Berlusconi darf erst wieder mit 79 Jahren ein Amt annehmen

Das höchste Gericht Italiens hat das gegen Silvio Berlusconi verhängte Ämterverbot bestätigt. Damit darf der ehemalige Ministerpräsident zwei Jahre lang keine öffentlichen Ämter übernehmen.

Berlusconi blickt mit einem Auge geschlossen zur Seite. Bild in Lightbox öffnen.

Bildlegende: Berlusconi schielte bereits Richtung Europaparlament. Das Gericht hat diese Pläne vorerst durchkreuzt. Keystone

Richterspruch dämpft Berlusconis Ambitionen

1:13 min, aus SRF 4 News aktuell vom 19.03.2014

Silvio Berlusconi wird in der italienischen Politik vorerst keine Ämter mehr übernehmen dürfen. Das Kassationsgericht in Rom hat das gegen ihn verhängte Ämterverbot bestätigt.

Der dreifache Regierungschef darf damit nach seiner rechtskräftigen Verurteilung wegen Steuerbetrugs zwei Jahre lang keine öffentliche Funktion mehr übernehmen. Die höchsten Richter verwarfen damit einen Einspruch von Berlusconis Anwälten.

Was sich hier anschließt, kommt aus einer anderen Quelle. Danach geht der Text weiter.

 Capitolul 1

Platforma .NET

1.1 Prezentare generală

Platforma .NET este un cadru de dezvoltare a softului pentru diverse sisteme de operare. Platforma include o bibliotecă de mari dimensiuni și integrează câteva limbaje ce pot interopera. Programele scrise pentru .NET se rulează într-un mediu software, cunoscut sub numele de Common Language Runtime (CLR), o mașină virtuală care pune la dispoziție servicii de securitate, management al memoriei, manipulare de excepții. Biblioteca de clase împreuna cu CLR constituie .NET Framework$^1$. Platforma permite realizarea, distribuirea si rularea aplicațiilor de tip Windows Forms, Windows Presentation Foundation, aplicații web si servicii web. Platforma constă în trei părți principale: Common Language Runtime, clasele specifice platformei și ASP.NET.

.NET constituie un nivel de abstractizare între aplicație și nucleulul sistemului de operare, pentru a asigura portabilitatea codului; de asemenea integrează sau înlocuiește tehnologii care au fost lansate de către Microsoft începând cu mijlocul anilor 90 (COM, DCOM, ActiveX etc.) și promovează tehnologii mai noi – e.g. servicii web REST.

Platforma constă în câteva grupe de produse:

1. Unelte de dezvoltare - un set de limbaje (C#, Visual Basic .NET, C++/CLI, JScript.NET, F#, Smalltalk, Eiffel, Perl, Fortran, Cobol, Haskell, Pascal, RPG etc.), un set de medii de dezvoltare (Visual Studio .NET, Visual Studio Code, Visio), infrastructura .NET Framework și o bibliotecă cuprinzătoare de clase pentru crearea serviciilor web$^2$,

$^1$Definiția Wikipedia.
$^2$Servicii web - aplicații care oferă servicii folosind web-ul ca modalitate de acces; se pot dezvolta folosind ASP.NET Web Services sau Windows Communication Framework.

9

Kein Comeback im Europaparlament

Das Urteil dürfte für Berlusconi in Italien selber keine weiteren Konsequenzen haben – den Senat in Rom musste er bereits verlassen. Der 77-Jährige hatte jedoch angekündigt, bei den Europawahlen Ende Mai als Spitzenkandidat seiner konservativen Partei Forza Italia antreten zu wollen. Diese Pläne muss er nun auf Eis legen.

Trotz seiner Verurteilung und des Ausschlusses aus dem Senat hat Berlusconi als Chef der Oppositionspartei Forza Italia grossen Einfluss auf die italienische Politik.